Montgomery and Acharya agree that Biden could do more to hasten the end of Russia’s war in Ukraine, already raging for six months — but they disagree on what those measures should entail. Montgomery, whose 32 years of naval service included nuclear training in surface warfare, thinks stronger deterrence beforehand would have prevented the invasion from ever happening. Not surprisingly, he views robust military aid to Kyiv as the best policy.
“[The Biden administration] had completely failed to provide the necessary assistance to Ukraine in 2021 that might have served to deter Russia, a failure shared by the Obama and Trump administrations as well, but the Biden administration has stepped up once the Ukraine invasion occurred,” Montgomery says. “We were all very fortunate that the mix of Ukrainian resolve and Russian incompetence gave the US and Europe the time needed to get meaningful support into Ukraine. The US should be providing significantly more long-range fire, specifically GMLRS rounds for the HIMARS launchers.
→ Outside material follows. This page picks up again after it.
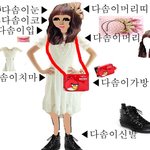 ■□■<b>다솜</b>이면상이다솜■□■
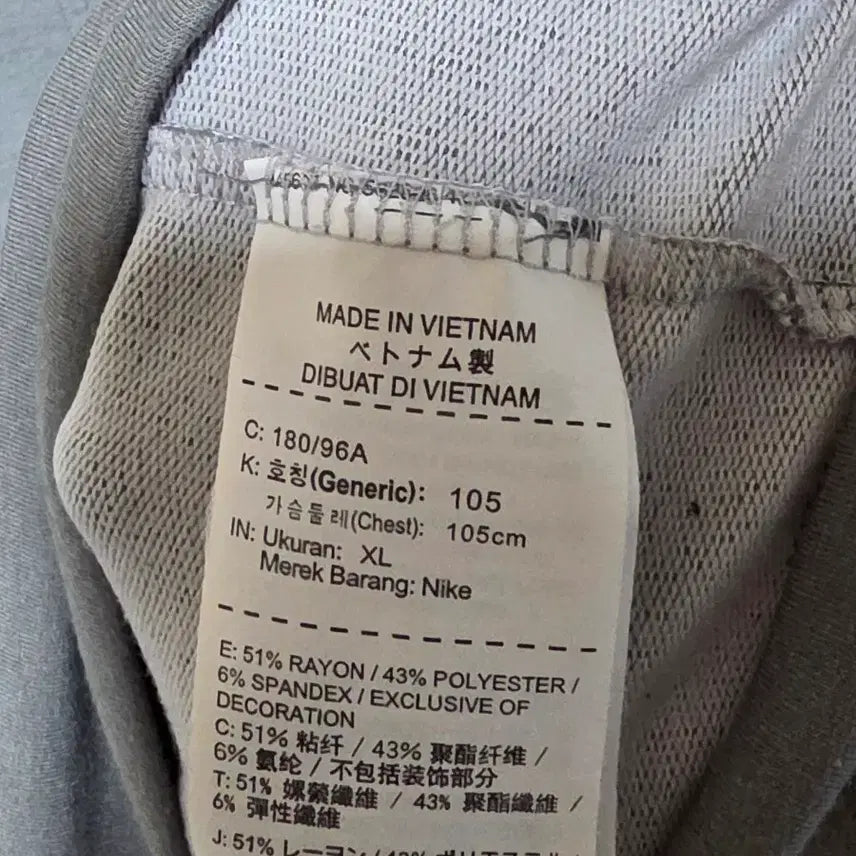 [BUNJANG] Nike Hooded Zip-Up Sweatshirt XL Gray / 나이키 후드집업 105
These are the critical element right now as Ukraine seeks to defeat Russian war-fighting capabilities on Ukrainian soil.”
Professor Acharya, on the other hand, faults Biden for not doing more to pursue a diplomatic solution to the crisis. “There has been no attempt at diplomatic prevention or solution of the Russia-Ukraine war,” he says. “It’s entirely focused on military involvement — doubling down on NATO expansion, refusal to acknowledge that it was part of the problem, despite warnings to the contrary from numerous realist thinkers, including the late George F. Kennan. It is geopolitically short-sighted.”
Still Weak on Iran
Washington has been taking a similarly tough line in the Pacific with China. The FDD’s Mark Montgomery, speaking about the US State Department’s decision to support Taiwan through approval of the arms sale, says he hopes this is a continued indication of US willingness to provide Taiwan with the weapons it needs “to defend itself from Chinese coercive actions.” And, he says, the US relationship with another ally could serve as the paradigm.
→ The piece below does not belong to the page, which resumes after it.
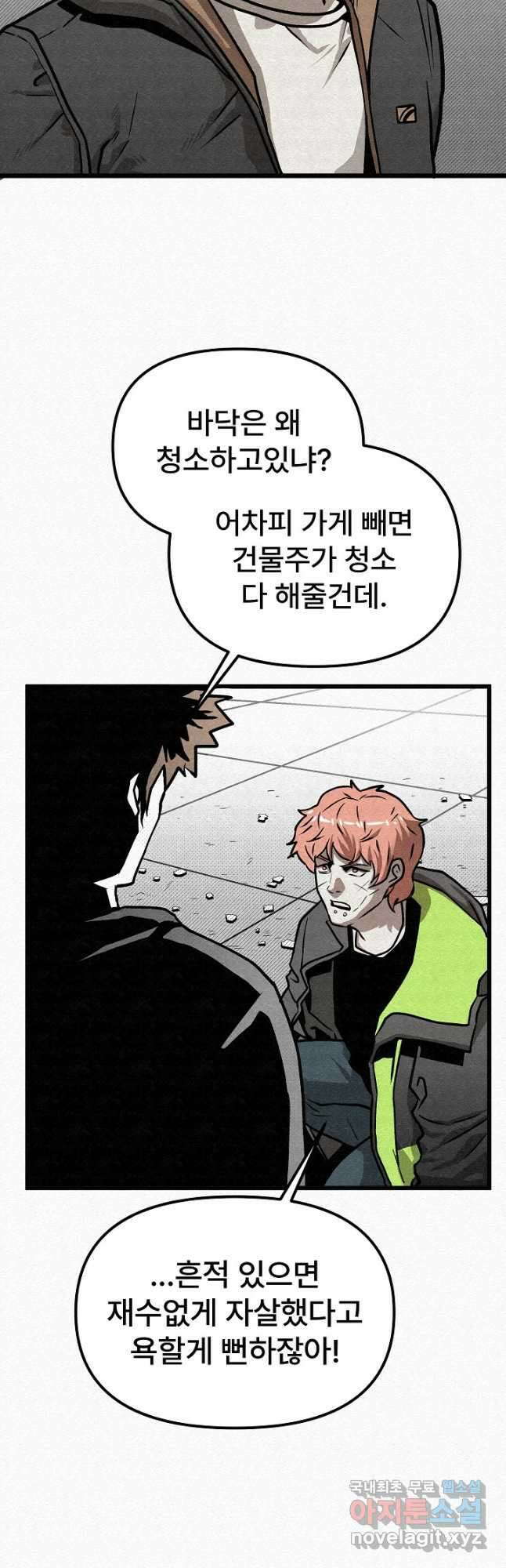 모범택시Recall 58화 56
“This could be enhanced by the US providing military grant assistance similar to that given to Israel, another beleaguered democracy,” Montgomery points out.
I ask Montgomery whether there is a line connecting the US policies in Afghanistan, Ukraine, and Taiwan.
“Yes,” he says. “The US must make the necessary investments and commitments to be the leader of the free world, committed to protecting a transparent, rules-based order, and looking out for the beleaguered democracies under threat from authoritarian regimes.”
In the meantime, Biden’s approval rating has jumped in the last few months, from a record low of 37 percent to a stable 44 percent — still very low, but a far cry from his abysmal ratings earlier. And while this probably has more to do with domestic initiatives such as the Inflation Reduction Act and student debt forgiveness, there’s no question that the stabilization of the Ukraine situation and his firm stand on Taiwan have helped Biden efface the unpleasant impressions left by the Afghanistan withdrawal.
But it remains an open question why the administration is taking such a tough line toward China and Russia while showing endless patience in the interminable negotiations with Iran over a nuclear deal. That is, why did the West decide that with Putin dialogue isn’t an option and sanctions are the only solutions, while at the same time deciding that with Iran, sanctions aren’t an option and dialogue is the only solution?